##### Input data #####
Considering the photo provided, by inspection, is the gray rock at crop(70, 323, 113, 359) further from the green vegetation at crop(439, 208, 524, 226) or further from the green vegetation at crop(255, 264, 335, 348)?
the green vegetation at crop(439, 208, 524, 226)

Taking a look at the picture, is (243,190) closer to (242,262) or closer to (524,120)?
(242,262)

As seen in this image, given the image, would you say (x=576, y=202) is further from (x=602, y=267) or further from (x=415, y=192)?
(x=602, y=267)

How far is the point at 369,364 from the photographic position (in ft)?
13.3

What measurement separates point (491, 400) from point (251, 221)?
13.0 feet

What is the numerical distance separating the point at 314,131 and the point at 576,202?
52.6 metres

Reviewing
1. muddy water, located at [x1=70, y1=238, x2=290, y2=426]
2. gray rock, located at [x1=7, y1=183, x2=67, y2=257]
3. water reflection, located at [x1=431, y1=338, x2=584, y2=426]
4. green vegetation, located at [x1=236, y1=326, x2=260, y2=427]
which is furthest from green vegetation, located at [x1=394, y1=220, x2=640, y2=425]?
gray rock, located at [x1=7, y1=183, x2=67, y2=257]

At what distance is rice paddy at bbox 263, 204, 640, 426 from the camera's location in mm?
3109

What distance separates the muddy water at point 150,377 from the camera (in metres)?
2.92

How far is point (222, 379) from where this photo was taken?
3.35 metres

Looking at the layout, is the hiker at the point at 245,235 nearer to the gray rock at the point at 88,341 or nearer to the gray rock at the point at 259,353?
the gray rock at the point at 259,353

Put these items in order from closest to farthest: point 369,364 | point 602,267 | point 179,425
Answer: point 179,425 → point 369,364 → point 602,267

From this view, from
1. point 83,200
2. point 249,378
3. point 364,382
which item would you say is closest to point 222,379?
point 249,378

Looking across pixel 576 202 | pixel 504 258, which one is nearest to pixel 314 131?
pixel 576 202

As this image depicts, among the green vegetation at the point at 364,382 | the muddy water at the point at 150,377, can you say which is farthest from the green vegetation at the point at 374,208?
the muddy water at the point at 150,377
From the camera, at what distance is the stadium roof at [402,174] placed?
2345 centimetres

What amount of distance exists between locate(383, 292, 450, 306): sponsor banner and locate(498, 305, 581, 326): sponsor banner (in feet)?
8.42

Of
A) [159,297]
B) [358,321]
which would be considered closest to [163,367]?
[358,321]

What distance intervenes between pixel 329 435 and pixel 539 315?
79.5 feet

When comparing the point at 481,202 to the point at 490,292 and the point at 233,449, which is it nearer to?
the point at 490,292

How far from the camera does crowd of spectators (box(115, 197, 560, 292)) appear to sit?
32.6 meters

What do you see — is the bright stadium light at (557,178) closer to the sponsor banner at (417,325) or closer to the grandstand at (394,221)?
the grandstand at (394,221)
#####
§ **Work to do**:
Put the lines from the one containing "From this view, from" through the one containing "2345 centimetres" into a numbered list, omitting blank lines.

§ **Written solution**:
1. From this view, from
2. 1. point 83,200
3. 2. point 249,378
4. 3. point 364,382
5. which item would you say is closest to point 222,379?
6. point 249,378
7. Looking across pixel 576 202 | pixel 504 258, which one is nearest to pixel 314 131?
8. pixel 576 202
9. As this image depicts, among the green vegetation at the point at 364,382 | the muddy water at the point at 150,377, can you say which is farthest from the green vegetation at the point at 374,208?
10. the muddy water at the point at 150,377
11. From the camera, at what distance is the stadium roof at [402,174] placed?
12. 2345 centimetres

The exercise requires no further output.